Who is the new medicine intended for
At the end of October, experts from the US Food and Drug Administration began examining the results of trials of the drug exa-cel for the treatment of sickle cell anemia. Manufacturers of the drug are CRISPR Therapeutics and Vertex Pharmaceuticals (Boston, USA).
This pathology manifests itself from an early age, its cause is a violation of hemoglobin synthesis.
“The disease is caused by a point mutation in the beta-globin gene, which leads to a change in the properties of hemoglobin. It becomes gel-like, which is why the shape of the red blood cell changes to sickle-shaped. This leads to disruption of blood microcirculation, a decrease in the binding capacity of hemoglobin in relation to oxygen,” – explains hematologist, researcher at the Department of Orphan Diseases of the National Medical Research Center for Hematology of the Russian Ministry of Health Nina Tsvetaeva.
Patients suffer from repeated pain crises – pulmonary, bone, liver, vascular, infectious. In their absence, people generally do not need therapy, the specialist adds.
“Prevention of crises is very important. It is necessary to avoid excessive physical activity, dehydration, climbing to an altitude of more than 1500 meters, bad habits, as well as consanguineous marriages. A radical method of treatment is hematopoietic stem cell transplantation, which is advisable to carry out at a young age before serious complications arise,” — says Tsvetaeva.
According to her, the disease is common in regions prone to malaria. In Russia it is extremely rare. Over the past 20 years, the National Medical Research Center for Hematology has identified only 17 cases based on the results of molecular genetic diagnostics.
“Nine people were treated for crises, among them only one Russian,” the hematologist cites statistics.
In the United States, approximately 100 thousand people suffer from sickle cell anemia. The overwhelming majority are people whose ancestors came from Equatorial Africa. The pathology is also common among residents of Spanish-speaking regions of South and Central America, the Caribbean, Saudi Arabia, India, Turkey, Greece and Italy. There are four to five million carriers of the abnormal hemoglobin gene in the world.
Whether the new gene therapy will be approved will become clear in early December.
“The key condition for making a decision is the safety of the drug. But there is not enough information on this,” Nature quotes expert Mark Walters, a pediatrician at the University of California, San Francisco.
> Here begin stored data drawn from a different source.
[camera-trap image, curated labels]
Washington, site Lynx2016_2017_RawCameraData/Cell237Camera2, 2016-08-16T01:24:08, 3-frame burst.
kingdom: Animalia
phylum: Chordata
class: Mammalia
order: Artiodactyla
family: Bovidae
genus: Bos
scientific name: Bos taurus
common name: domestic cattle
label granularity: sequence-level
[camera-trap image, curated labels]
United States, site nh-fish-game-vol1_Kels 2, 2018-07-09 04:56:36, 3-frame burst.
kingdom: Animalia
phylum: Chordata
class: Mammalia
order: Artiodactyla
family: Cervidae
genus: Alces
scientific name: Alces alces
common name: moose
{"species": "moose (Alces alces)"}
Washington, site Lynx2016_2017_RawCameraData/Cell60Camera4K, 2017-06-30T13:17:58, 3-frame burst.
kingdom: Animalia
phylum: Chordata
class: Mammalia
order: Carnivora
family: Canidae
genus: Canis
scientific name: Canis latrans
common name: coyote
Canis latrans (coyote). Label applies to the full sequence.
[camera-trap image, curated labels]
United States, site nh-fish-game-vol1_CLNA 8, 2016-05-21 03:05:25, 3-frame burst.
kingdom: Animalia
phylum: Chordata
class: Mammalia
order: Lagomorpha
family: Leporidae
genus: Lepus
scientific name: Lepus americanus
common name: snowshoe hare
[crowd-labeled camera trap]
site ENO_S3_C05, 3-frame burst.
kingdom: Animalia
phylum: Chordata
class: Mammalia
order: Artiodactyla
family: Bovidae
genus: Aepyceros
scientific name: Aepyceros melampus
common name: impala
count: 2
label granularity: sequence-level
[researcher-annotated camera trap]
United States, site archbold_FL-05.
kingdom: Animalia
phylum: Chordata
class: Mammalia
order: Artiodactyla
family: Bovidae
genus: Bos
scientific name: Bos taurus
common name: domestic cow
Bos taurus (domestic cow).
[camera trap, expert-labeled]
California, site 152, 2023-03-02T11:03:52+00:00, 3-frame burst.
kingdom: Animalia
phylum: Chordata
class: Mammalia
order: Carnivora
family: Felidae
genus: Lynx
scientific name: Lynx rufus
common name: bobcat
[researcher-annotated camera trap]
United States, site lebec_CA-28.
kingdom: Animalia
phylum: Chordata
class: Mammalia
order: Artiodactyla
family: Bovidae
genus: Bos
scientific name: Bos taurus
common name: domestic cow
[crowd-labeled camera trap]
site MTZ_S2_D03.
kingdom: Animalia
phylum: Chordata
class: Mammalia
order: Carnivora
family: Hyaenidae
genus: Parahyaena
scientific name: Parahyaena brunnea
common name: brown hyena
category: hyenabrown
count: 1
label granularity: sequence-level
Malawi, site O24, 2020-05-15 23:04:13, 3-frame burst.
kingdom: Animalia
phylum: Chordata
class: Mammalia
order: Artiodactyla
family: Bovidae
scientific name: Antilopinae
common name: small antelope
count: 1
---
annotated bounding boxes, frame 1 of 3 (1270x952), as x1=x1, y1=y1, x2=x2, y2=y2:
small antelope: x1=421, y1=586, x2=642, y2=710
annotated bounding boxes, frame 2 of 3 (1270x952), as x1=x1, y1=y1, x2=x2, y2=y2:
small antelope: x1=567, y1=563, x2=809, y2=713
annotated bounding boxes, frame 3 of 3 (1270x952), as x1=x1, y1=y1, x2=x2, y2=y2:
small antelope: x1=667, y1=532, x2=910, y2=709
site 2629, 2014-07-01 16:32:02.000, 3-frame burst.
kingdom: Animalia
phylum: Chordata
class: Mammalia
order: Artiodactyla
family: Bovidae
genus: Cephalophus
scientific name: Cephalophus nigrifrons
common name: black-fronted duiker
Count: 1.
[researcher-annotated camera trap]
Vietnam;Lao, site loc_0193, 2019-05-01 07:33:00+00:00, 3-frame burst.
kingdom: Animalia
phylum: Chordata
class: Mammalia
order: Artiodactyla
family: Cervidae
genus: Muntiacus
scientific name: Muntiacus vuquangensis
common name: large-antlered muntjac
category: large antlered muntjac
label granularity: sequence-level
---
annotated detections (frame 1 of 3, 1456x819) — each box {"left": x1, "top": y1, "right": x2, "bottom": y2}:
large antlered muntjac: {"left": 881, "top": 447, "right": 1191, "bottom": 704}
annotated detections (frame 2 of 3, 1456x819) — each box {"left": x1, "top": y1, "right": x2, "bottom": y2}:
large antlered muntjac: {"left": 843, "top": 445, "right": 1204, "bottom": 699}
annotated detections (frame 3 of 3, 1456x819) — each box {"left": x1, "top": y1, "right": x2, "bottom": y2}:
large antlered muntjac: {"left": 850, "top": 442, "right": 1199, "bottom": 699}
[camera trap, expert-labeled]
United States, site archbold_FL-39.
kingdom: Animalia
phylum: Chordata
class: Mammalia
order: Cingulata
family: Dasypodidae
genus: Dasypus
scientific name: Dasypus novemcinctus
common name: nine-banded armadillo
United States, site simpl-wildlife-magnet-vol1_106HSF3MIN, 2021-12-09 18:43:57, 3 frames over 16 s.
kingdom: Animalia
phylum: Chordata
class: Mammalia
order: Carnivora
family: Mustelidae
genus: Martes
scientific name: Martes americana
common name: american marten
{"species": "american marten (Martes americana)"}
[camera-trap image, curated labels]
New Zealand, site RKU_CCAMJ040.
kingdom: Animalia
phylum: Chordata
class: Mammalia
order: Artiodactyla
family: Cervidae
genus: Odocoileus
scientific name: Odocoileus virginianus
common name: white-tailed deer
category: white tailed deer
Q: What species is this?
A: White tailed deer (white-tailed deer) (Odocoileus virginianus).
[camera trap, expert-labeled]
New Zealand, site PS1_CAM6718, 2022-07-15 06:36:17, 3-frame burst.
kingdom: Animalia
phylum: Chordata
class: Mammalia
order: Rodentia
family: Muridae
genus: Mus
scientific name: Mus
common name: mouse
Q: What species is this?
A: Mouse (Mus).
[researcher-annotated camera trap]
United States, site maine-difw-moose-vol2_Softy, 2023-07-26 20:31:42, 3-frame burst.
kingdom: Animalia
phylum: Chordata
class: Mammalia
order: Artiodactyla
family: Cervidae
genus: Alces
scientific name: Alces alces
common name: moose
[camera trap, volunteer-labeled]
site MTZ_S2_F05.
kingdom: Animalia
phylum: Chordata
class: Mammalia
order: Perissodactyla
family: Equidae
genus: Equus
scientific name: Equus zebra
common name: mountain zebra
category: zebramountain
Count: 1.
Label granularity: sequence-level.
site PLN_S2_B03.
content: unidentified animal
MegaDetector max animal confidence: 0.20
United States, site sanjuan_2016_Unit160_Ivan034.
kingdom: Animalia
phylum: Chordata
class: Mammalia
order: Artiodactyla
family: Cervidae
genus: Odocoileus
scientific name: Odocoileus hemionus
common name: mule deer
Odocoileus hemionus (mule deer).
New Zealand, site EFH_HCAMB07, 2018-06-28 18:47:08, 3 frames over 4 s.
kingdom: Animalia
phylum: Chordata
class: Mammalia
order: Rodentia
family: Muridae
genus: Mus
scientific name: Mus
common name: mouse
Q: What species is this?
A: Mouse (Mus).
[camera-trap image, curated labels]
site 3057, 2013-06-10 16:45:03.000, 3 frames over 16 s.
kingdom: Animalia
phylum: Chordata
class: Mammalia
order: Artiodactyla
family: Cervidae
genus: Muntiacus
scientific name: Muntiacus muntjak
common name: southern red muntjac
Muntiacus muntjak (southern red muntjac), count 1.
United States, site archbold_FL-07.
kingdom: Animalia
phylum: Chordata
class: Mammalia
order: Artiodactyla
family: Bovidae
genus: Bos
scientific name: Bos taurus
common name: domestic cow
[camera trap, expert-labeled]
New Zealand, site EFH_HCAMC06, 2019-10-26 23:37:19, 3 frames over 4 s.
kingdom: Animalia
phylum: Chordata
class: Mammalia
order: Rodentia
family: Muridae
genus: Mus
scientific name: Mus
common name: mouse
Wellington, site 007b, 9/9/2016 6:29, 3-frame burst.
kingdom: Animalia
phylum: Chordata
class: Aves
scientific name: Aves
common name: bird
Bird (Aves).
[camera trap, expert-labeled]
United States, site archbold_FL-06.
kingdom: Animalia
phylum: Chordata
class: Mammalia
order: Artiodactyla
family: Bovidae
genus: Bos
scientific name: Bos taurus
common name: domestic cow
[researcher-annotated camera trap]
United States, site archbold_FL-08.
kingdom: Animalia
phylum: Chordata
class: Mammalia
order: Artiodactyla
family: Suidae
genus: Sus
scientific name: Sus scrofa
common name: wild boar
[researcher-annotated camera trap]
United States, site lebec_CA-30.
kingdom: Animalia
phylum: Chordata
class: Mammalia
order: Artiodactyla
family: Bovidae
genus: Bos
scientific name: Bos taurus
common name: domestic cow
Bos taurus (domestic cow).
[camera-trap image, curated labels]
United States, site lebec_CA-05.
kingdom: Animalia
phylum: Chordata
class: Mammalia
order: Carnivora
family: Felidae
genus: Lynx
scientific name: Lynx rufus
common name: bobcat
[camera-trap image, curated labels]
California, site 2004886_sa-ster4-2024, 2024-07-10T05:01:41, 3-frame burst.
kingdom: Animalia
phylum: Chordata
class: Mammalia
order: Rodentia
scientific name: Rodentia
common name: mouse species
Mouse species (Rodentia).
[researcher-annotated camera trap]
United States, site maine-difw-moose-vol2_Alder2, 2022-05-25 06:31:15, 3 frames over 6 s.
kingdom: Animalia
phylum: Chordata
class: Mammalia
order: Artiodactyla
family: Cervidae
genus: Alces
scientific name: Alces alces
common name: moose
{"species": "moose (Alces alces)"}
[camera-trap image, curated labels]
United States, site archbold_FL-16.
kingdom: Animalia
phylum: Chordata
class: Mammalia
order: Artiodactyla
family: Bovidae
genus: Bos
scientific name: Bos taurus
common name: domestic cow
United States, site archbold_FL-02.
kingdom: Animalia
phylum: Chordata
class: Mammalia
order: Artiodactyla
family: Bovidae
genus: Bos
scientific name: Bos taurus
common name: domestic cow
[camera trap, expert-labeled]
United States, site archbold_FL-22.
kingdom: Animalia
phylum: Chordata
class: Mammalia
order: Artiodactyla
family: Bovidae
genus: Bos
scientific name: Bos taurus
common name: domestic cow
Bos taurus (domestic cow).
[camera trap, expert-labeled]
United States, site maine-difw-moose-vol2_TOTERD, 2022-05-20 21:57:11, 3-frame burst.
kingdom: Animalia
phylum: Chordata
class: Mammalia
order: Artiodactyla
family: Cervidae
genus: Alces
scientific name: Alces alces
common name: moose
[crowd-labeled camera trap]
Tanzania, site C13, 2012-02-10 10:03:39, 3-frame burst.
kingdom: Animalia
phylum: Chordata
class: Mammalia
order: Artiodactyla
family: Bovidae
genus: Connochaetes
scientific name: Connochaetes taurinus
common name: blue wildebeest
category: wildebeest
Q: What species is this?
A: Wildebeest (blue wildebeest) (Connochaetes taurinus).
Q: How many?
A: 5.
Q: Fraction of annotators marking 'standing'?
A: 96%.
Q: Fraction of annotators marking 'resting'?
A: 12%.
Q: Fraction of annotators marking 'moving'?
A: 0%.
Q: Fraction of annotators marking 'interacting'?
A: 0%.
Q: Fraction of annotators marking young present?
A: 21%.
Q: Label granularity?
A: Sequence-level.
One of the concerns is errors when stitching together DNA strands cut by the CRISPR-Cas9 editor. The genome has a built-in repair mechanism, but sometimes it fails. In addition, the editor can accidentally cut a similar section of DNA, which, in turn, can lead to oncology or other serious diseases. Manufacturers of the drug claim that the risk of such an error is zero, but this requires proof.
The fact is that the genomes of African Americans are not fully represented in the databases that were searched to identify potentially similar sections of DNA. In addition, experts are concerned about the small number of patients who participated in clinical trials, as well as the insufficient diversity of cell lines subjected to the experiment.
There are grounds for doubt. Two patients with sickle cell disease who received viral vector-based gene therapy developed blood cancer. The study showed that the cause is not a virus, but edited blood stem cells.
Scientists plan to follow people who received the CRISPR-Cas9 drug for another 15 years to track long-term effects. In the meantime, if the drug is approved, patients will be informed about the possible risks.